## Goal A
Write out the passage of the transcript on Tiberius Gracchus from "Brett McKay: Yeah, I" to "with Tiberius Gracchus?".
## Goal B
Translate this sentence from the transcript on Tiberius Gracchus into Spanish: "I mean, you start seeing the breakdown of mos maiorum here and their political process."

## Document
──────

Brett McKay: A lot of people didn’t like that idea obviously.

Mike Duncan: Right. The rich land owners did not like that idea one bit and they took it as, but they took it as a threat not just to, not just, like there’s going to be some commission that comes around and you know, takes some of your land. They also believed that what Tiberius Gracchus was doing was not just reforming, not just making social and economic reforms but that he was going to use this to acquire massive amounts of political power, because if he’s the guy who comes in as the champion of the people and distributes all of this land I mean he is, you know we get to the end of chapter one and he’s managed to acquire quite a bit of power and popularity.

You go all the way back to the beginning of the founding of the Republic and the principle idea here is that no one person is ever supposed to acquire this much power and if somebody starts to accumulate a lot of power and a lot of popularity the other noble families would sort of circle the wagons and gang up on that guy and beat him, beat him and his family back into place. That’s what happened with Tiberius where there is this big question, you know, was he doing this land redistribution for noble purposes, right, to help the poor citizens of Rome or was he doing it just cynically to accumulate political power for himself which is certainly what his enemies always said and you know, why he gets his head bashed in with a bench at the end of the chapter one.

Brett McKay: Yeah, I mean that was crazy. I mean, you start seeing the breakdown of mos maiorum here and their political process. I mean what political and social precedence did the politicking of the Lex Agraria establish in Rome after that point with Tiberius Gracchus?

──────

Data entries
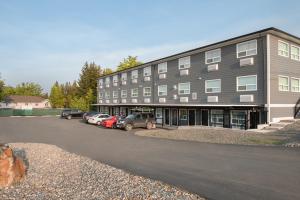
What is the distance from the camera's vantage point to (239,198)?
Answer: 21.8 ft

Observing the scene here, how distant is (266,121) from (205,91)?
296 inches

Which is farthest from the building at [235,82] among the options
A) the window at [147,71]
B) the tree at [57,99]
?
the tree at [57,99]

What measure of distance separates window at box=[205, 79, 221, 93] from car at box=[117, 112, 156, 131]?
6.91 meters

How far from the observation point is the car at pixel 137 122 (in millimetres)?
27750

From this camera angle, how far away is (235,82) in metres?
25.0

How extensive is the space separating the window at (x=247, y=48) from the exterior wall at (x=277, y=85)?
139cm

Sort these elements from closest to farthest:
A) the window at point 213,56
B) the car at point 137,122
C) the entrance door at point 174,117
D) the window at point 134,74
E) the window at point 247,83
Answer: the window at point 247,83 → the window at point 213,56 → the car at point 137,122 → the entrance door at point 174,117 → the window at point 134,74

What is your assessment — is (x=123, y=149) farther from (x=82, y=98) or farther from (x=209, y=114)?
(x=82, y=98)

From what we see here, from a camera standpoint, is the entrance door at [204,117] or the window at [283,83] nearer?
the window at [283,83]

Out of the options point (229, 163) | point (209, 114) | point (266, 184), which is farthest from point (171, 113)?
point (266, 184)

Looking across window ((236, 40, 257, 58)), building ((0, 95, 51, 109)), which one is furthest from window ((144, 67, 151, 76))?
building ((0, 95, 51, 109))

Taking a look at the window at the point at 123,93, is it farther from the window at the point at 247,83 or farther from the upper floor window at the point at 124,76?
the window at the point at 247,83

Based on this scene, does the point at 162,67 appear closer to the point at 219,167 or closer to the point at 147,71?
the point at 147,71

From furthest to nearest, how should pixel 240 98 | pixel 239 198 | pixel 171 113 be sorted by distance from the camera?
1. pixel 171 113
2. pixel 240 98
3. pixel 239 198
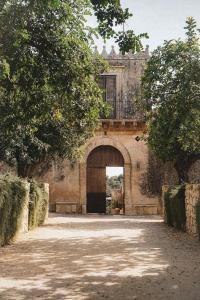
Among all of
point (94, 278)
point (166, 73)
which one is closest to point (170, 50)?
point (166, 73)

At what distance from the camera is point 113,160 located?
87.3 feet

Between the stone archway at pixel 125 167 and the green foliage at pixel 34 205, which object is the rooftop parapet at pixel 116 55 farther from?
the green foliage at pixel 34 205

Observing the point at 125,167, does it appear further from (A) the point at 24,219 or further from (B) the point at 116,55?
(A) the point at 24,219

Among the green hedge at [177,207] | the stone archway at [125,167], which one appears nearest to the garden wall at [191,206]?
the green hedge at [177,207]

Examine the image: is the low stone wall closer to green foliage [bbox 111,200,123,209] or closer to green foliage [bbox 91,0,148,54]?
green foliage [bbox 91,0,148,54]

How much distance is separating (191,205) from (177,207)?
6.28ft

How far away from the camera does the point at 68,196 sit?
25.2 metres

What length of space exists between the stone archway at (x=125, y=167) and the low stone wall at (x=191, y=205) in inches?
452

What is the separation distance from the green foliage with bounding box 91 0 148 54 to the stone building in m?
16.9

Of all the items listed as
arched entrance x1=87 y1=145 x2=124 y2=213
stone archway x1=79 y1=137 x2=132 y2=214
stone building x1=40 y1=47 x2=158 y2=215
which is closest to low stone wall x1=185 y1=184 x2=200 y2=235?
stone archway x1=79 y1=137 x2=132 y2=214

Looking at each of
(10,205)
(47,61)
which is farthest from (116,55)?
(10,205)

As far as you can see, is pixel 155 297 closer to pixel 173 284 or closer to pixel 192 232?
pixel 173 284

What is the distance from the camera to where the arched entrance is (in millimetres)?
26438

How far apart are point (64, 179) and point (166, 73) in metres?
12.3
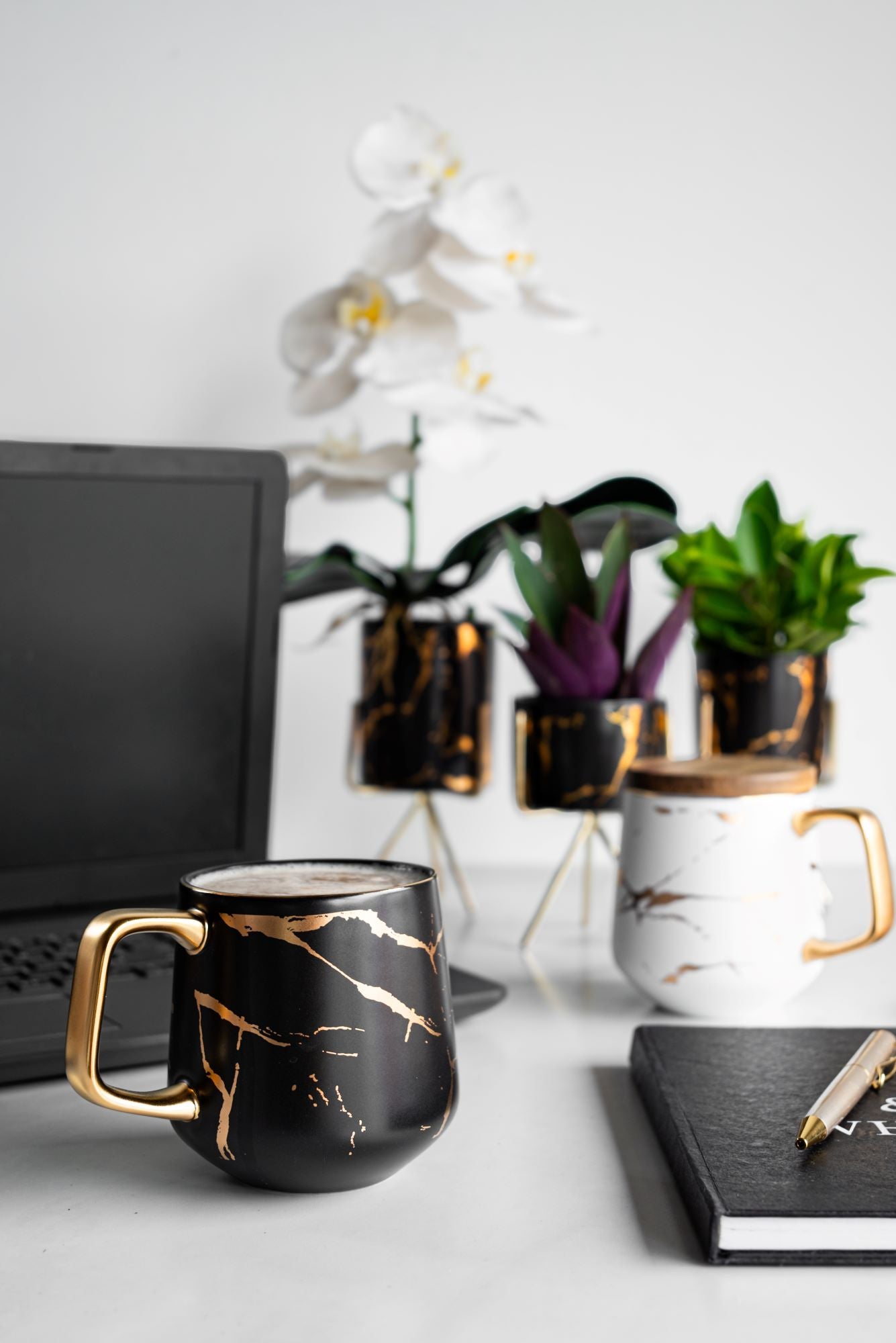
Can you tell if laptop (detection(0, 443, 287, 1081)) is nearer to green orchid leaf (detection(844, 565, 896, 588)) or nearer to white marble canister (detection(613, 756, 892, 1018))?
white marble canister (detection(613, 756, 892, 1018))

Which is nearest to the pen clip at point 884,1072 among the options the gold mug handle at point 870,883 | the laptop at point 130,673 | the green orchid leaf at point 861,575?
the gold mug handle at point 870,883

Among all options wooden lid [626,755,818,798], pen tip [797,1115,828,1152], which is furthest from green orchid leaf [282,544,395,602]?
pen tip [797,1115,828,1152]

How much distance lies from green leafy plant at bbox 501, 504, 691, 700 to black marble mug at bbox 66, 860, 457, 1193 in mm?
391

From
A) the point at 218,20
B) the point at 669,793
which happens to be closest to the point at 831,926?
the point at 669,793

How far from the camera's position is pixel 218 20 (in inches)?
42.4

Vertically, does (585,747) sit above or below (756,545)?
below

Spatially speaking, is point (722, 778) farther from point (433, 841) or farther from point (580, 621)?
point (433, 841)

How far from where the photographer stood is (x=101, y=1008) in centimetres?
36

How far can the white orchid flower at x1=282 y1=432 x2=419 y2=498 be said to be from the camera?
2.99 ft

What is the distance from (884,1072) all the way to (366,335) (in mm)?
674

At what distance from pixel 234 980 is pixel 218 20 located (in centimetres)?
101

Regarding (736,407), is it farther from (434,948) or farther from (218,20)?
(434,948)

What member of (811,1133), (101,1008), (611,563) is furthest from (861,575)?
(101,1008)

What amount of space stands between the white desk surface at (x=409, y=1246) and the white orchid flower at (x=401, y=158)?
0.68 m
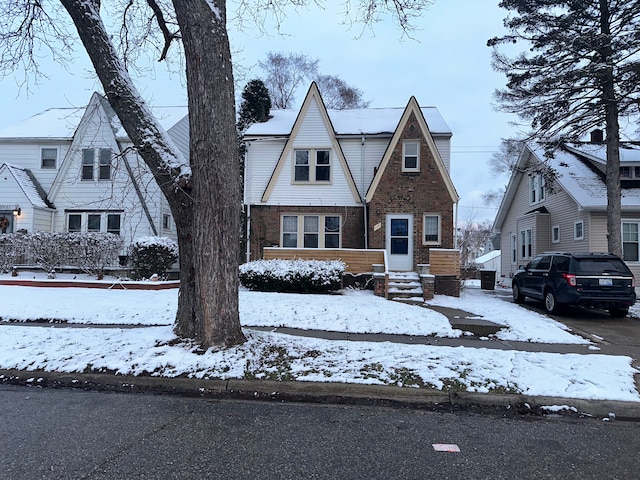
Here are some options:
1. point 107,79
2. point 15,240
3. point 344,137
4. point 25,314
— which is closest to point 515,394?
point 107,79

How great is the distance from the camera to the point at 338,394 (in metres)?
5.40

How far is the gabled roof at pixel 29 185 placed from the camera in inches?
739

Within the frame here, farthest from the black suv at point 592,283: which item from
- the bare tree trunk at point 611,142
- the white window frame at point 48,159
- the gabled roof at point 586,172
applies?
the white window frame at point 48,159

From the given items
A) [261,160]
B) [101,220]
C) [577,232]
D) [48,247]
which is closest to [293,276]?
[261,160]

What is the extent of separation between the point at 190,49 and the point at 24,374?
5255 mm

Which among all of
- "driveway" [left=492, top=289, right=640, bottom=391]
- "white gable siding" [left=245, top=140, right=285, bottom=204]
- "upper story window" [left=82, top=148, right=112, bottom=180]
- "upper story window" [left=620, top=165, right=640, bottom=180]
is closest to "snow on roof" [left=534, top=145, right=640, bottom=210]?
"upper story window" [left=620, top=165, right=640, bottom=180]

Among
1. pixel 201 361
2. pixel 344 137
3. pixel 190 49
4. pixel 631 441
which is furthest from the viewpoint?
pixel 344 137

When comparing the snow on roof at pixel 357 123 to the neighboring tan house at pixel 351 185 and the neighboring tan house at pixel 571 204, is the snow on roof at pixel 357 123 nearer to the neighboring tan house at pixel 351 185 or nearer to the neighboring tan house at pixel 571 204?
the neighboring tan house at pixel 351 185

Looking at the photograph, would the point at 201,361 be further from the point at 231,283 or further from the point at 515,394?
the point at 515,394

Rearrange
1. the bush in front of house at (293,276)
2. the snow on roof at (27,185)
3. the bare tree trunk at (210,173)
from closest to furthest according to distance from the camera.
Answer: the bare tree trunk at (210,173)
the bush in front of house at (293,276)
the snow on roof at (27,185)

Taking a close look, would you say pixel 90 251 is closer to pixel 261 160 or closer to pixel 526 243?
pixel 261 160

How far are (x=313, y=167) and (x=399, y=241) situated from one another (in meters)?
4.64

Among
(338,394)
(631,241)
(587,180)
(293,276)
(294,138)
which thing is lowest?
(338,394)

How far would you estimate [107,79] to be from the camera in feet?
21.5
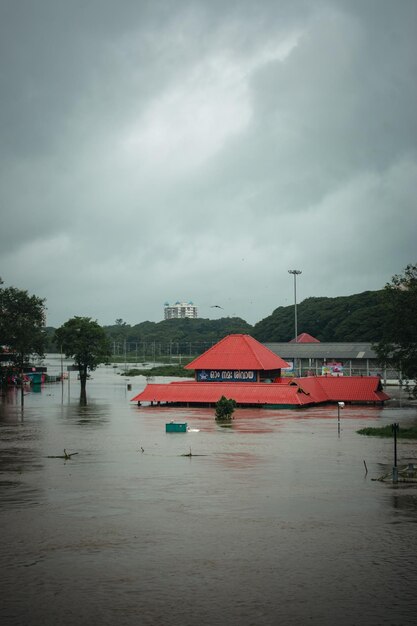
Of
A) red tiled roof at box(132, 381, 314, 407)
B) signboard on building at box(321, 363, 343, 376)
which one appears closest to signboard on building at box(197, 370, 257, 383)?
red tiled roof at box(132, 381, 314, 407)

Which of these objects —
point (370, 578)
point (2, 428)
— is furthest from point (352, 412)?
point (370, 578)

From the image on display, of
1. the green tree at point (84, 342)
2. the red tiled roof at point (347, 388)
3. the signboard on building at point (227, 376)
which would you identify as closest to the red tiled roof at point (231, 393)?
the signboard on building at point (227, 376)

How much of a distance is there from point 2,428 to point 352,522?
1719 inches

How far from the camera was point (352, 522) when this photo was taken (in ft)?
95.8

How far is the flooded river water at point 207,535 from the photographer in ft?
66.7

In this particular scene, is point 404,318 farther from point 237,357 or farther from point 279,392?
point 237,357

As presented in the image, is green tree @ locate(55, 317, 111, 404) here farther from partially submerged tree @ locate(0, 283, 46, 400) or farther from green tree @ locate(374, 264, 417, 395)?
green tree @ locate(374, 264, 417, 395)

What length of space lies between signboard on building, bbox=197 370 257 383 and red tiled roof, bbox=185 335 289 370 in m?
0.71

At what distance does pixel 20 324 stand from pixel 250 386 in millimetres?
31976

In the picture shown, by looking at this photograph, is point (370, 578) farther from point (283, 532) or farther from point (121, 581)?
point (121, 581)

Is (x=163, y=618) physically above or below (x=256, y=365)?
below

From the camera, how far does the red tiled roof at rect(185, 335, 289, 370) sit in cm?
9056

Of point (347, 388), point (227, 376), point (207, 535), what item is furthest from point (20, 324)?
point (207, 535)

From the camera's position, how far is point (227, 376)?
91.3m
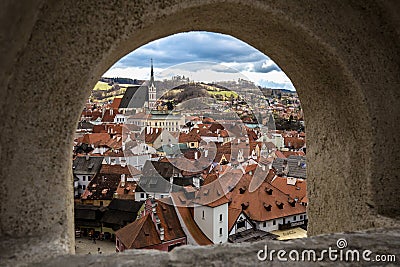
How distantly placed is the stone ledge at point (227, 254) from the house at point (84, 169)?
35.9ft

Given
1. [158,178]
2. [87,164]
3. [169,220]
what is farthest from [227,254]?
[87,164]

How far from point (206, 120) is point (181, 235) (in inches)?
119

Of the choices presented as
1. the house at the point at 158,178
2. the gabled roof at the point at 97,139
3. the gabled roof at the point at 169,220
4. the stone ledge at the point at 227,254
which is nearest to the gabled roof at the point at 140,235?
the gabled roof at the point at 169,220

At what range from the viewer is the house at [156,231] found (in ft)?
24.5

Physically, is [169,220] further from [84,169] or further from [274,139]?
[84,169]

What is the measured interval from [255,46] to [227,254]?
3.33 feet

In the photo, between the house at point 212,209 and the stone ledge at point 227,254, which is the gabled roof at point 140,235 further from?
the stone ledge at point 227,254

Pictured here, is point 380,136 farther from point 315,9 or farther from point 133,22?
point 133,22

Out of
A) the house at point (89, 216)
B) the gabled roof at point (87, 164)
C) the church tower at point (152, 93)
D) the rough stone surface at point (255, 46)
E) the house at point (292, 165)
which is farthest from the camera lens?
the gabled roof at point (87, 164)

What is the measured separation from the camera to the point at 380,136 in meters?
1.53

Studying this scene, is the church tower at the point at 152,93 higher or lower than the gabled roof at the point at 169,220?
higher

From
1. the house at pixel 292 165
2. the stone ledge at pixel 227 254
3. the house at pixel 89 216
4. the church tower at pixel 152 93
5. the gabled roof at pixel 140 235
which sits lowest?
the house at pixel 89 216

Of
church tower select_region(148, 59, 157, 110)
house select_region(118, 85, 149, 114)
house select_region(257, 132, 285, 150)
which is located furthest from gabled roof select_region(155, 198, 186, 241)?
church tower select_region(148, 59, 157, 110)

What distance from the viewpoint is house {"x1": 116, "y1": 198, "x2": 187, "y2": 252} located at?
24.5ft
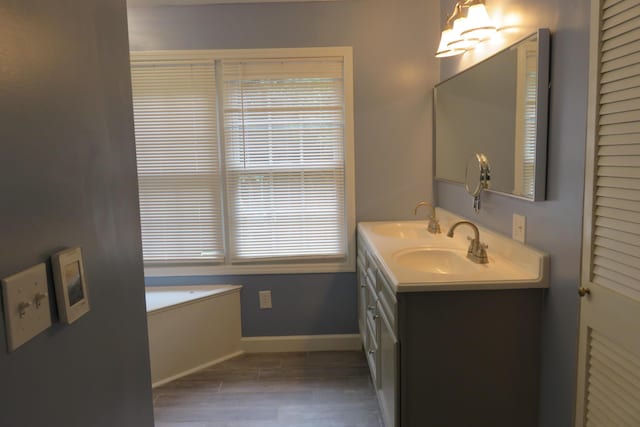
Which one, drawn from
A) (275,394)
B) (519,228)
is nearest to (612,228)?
(519,228)

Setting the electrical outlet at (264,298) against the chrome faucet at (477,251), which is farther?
the electrical outlet at (264,298)

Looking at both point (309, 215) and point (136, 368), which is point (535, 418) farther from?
point (309, 215)

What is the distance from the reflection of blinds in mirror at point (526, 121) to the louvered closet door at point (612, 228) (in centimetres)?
36

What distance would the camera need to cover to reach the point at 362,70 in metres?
2.87

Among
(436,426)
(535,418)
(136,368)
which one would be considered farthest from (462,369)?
(136,368)

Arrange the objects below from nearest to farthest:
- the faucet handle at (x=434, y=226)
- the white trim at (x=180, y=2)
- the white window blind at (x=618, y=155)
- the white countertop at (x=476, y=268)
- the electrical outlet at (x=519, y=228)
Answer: the white window blind at (x=618, y=155), the white countertop at (x=476, y=268), the electrical outlet at (x=519, y=228), the faucet handle at (x=434, y=226), the white trim at (x=180, y=2)

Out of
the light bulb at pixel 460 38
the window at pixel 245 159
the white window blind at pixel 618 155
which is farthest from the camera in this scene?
the window at pixel 245 159

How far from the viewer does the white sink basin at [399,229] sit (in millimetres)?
2764

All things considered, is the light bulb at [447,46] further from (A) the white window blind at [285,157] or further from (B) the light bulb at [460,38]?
(A) the white window blind at [285,157]

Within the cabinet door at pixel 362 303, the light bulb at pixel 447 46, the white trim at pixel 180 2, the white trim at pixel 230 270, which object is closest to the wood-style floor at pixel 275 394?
the cabinet door at pixel 362 303

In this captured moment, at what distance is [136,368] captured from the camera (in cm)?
106

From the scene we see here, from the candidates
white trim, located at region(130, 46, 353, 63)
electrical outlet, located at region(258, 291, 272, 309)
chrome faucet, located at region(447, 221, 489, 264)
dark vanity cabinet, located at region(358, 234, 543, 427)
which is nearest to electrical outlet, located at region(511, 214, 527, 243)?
chrome faucet, located at region(447, 221, 489, 264)

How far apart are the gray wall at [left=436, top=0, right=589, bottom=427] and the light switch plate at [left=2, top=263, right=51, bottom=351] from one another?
1.49m

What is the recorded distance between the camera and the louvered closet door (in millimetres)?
1096
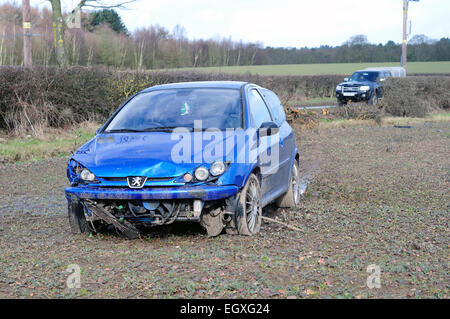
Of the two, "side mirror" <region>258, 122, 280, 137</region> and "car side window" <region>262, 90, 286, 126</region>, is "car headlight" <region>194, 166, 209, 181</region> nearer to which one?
"side mirror" <region>258, 122, 280, 137</region>

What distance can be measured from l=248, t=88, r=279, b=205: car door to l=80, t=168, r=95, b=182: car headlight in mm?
1748

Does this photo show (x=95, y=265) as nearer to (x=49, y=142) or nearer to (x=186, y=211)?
(x=186, y=211)

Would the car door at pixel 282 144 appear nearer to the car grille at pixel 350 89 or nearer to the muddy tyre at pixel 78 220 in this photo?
the muddy tyre at pixel 78 220

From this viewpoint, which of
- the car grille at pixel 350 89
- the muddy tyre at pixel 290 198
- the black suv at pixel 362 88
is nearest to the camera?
the muddy tyre at pixel 290 198

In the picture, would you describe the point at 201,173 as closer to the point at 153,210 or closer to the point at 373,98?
the point at 153,210

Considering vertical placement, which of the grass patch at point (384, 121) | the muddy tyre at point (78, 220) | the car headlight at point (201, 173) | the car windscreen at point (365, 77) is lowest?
the muddy tyre at point (78, 220)

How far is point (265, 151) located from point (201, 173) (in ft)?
4.01

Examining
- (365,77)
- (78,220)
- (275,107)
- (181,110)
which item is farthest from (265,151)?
(365,77)

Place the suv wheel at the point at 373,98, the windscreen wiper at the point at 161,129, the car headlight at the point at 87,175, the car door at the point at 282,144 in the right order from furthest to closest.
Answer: the suv wheel at the point at 373,98
the car door at the point at 282,144
the windscreen wiper at the point at 161,129
the car headlight at the point at 87,175

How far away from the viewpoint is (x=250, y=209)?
621 centimetres

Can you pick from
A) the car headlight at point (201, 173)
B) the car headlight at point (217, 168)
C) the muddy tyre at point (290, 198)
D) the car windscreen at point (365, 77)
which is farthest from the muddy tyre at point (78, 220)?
the car windscreen at point (365, 77)

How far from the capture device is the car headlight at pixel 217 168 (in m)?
5.77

──────

## Task response A
Brett McKay: Yeah, I mean that was crazy. I mean, you start seeing the breakdown of mos maiorum here and their political process. I mean what political and social precedence did the politicking of the Lex Agraria establish in Rome after that point with Tiberius Gracchus?

## Task response B
Quiero decir, aquí se empieza a ver el colapso del mos maiorum y de su proceso político.